Figures & data
Figure 1. Elevated CDCA7 expression in tumor tissues of OC patients
(a) Expression levels of CDCA7 in OC tissues and adjacent normal tissues were obtained at Gene Expression Profiling Interactive Analysis (GEPIA; http://gepia.cancer-pku.cn/index.html). (b) IHC staining for determination of CDCA7 expression in 5 pairs of clinical tumor tissue specimens and adjacent normal ones. (c) Western blot assay for determination of CDCA7 protein level in 5 pairs of clinical tumor tissue specimens and adjacent normal ones. (d) RT-qPCR for determination of CDCA7 mRNA level in five pairs of clinical tumor tissue specimens and adjacent normal ones. *p < 0.05, **p < 0.01, ***p < 0.001.
Figure 2. Elevated CDCA7 expression in OC cell lines
(a) Expression levels of CDCA7 in various cancer cell lines were obtained at Cancer Cell Line Encyclopedia (CCLE; https://portals.broadinstitute.org/ccle/) database. (b) Western blot assay for determination of CDCA7 protein level in normal ovarian epithelial cells (NOEC) and ovarian cancer cells (OVCAR3, SKOV3, CAOV-3, A2780). (c) RT-qPCR for determination of CDCA7 mRNA level in normal ovarian epithelial cells (NOEC) and ovarian cancer cells (OVCAR3, SKOV3, CAOV-3, A2780). **p < 0.01, ***p < 0.001.
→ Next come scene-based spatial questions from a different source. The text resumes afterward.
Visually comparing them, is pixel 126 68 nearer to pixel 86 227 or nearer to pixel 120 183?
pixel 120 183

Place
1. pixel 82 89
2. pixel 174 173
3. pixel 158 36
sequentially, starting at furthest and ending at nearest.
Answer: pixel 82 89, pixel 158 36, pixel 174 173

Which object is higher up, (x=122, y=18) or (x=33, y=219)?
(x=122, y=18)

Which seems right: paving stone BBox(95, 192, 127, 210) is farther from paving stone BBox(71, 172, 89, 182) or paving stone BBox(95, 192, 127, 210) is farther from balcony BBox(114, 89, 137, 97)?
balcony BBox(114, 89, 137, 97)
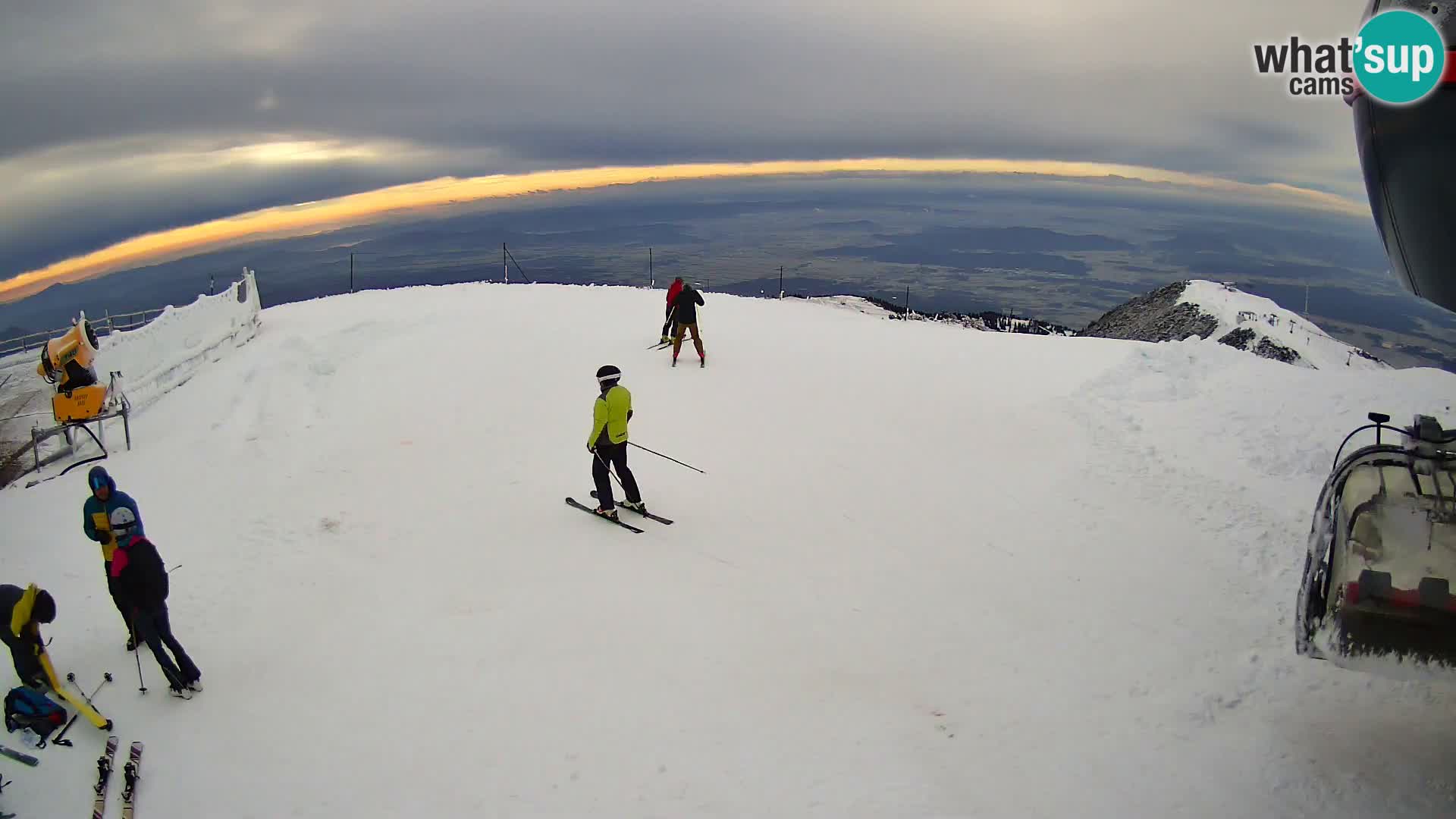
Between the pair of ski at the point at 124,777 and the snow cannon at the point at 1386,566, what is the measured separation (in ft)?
28.5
Figure 3. CDCA7 silencing arrested OC progression
(a) Western blot assay was applied to validate the transfection efficiency in SKOV3 cells following introduction of shRNA-CDCA7-1 or shRNA-CDCA7-2. (b) RT-qPCR was applied to validate the transfection efficiency in SKOV3 cells following introduction of shRNA-CDCA7-1 or shRNA-CDCA7-2. (c) CCK-8 assay for determination of OC cell proliferation. (d) Flow cytometry analysis for determination of OC cell cycle. (e) Quantitative analysis of cell cycle distribution of SKOV3 cells. (f) Western blot assay for determination of CyclinE1 and CyclinE2 protein levels. *p < 0.05, **p < 0.01, ***p < 0.001.
Figure 4. CDCA7 silencing restrained the migrative and invasive abilities of OC cells
(a) Wound healing assay for determination of the migration of SKOV3 cells. (b) Transwell assay for determination of the invasion of SKOV3 cells. (c) Western blot assay for determination of MMP2 and MMP9 protein levels. **p < 0.01, ***p < 0.001.
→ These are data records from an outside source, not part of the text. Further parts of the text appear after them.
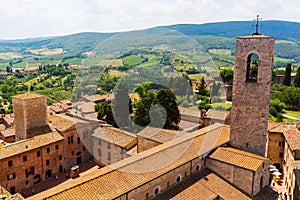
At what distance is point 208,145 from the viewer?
57.5 feet

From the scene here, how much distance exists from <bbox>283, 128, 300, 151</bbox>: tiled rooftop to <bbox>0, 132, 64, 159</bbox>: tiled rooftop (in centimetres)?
1996

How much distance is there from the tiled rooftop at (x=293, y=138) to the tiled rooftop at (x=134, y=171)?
5670 millimetres

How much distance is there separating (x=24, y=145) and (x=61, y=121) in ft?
15.7

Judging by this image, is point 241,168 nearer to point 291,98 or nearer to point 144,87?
point 144,87

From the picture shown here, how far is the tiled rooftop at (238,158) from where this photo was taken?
1556cm

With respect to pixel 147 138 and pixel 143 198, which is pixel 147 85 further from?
pixel 143 198

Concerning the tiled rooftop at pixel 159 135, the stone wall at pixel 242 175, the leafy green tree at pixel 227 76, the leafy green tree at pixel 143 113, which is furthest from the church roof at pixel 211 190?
the leafy green tree at pixel 227 76

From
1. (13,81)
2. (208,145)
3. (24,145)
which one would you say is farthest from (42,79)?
(208,145)

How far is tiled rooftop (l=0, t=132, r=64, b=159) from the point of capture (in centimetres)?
2098

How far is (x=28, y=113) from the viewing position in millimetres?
24969

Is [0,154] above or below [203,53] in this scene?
below

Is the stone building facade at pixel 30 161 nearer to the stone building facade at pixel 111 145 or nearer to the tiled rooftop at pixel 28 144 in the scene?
the tiled rooftop at pixel 28 144

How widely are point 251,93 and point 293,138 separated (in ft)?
24.3

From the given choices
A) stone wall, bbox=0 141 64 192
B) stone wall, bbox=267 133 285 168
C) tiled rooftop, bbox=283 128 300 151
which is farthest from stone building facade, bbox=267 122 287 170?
stone wall, bbox=0 141 64 192
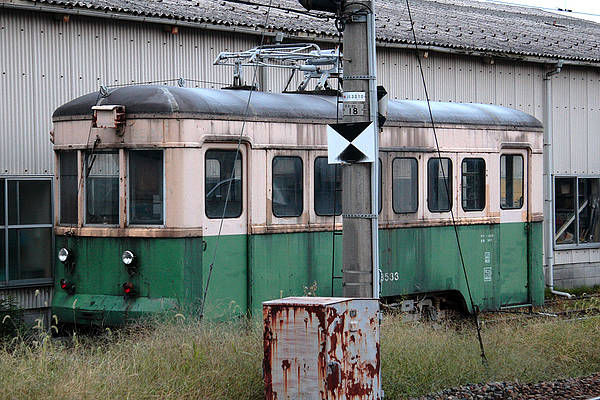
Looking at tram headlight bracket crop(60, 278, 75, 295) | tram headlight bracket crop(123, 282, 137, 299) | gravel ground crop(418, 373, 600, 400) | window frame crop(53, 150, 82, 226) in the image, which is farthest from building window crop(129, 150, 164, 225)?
gravel ground crop(418, 373, 600, 400)

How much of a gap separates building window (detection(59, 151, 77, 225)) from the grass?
1.51 meters

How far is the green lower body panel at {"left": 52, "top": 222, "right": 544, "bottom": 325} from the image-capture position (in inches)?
444

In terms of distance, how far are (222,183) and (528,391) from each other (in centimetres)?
422

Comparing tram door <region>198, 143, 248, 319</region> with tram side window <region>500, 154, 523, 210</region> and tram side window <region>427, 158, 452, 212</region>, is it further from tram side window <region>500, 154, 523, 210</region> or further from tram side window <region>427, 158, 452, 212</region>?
tram side window <region>500, 154, 523, 210</region>

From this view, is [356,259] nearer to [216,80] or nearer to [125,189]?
[125,189]

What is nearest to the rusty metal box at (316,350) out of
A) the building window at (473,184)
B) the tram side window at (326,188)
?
the tram side window at (326,188)

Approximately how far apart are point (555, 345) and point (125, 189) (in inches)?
214

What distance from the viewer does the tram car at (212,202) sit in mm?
11297

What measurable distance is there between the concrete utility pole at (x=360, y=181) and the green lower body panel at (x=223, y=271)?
89.4 inches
Figure 5. CDCA7 silencing repressed in vitro angiogenesis of HUVECs
a) Western blot assay for determination of VEGFA, VEGFR1, and VEGFR2 protein levels. (b) Tube formation assay of HUVECs. (c) Quantitative analysis of the angiogenesis ability. **p < 0.01, ***p < 0.001.
Figure 6. CDCA7 interacted with EZH2
(a) GeneMANIA database analysis of the interaction between CDCA7 and EZH2. (b, c) Co-IP assay of the interaction between CDCA7 and EZH2. (d, e) SKOV3 cells were introduced with shRNA-CDCA7. Western blot assay and RT-qPCR were applied to assess the regulating effects of CDCA7 knockdown on EZH2 protein and mRNA levels. (f, g) SKOV3 cells were introduced with EZH2 overexpression plasmid. Western blot assay and RT-qPCR were applied to evaluate the transfection efficiency. (h, i) SKOV3 cells were transfected with shRNA-CDCA7 or cotransfected with shRNA-CDCA7 and EZH2 overexpression plasmid. Western blot assay and RT-qPCR were applied to assess the influence of EZH2 overexpression plasmid on the regulating effects of CDCA7 knockdown. **p < 0.01, ***p < 0.001.
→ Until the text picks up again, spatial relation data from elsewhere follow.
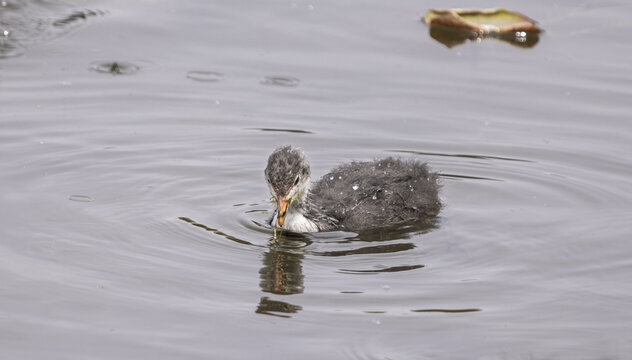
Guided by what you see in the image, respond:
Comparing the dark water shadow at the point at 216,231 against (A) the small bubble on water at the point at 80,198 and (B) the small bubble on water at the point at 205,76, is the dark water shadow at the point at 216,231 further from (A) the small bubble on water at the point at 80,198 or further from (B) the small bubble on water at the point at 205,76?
(B) the small bubble on water at the point at 205,76

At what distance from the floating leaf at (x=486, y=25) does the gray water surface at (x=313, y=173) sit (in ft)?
0.74

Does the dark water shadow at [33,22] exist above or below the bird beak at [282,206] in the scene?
above

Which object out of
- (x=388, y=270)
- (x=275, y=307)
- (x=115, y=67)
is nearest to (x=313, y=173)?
(x=388, y=270)

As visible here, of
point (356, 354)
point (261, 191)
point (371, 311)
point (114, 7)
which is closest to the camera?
point (356, 354)

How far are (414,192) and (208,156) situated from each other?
2.27 metres

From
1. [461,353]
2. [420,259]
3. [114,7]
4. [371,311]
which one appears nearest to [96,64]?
[114,7]

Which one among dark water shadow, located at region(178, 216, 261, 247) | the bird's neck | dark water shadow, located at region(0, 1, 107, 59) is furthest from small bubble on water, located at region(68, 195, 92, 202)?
dark water shadow, located at region(0, 1, 107, 59)

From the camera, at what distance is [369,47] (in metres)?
14.8

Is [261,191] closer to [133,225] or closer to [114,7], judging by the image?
[133,225]

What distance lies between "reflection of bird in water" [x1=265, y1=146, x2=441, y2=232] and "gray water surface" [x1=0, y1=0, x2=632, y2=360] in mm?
181

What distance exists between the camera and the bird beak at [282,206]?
9.80 meters

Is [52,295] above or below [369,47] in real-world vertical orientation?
below

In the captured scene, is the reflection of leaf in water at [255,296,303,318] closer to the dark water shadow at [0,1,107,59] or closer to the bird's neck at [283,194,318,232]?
the bird's neck at [283,194,318,232]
Figure 7. CDCA7 silencing arrested angiogenesis by suppressing EZH2 expression
(a) Western blot assay for determination of VEGFA, VEGFR1, and VEGFR2 protein levels. (b) Tube formation assay of HUVECs. (c) Quantitative analysis of the angiogenesis ability. ***p < 0.001.
Availability of data and materials
The datasets used and/or analyzed during the present study are available from the corresponding author on reasonable request.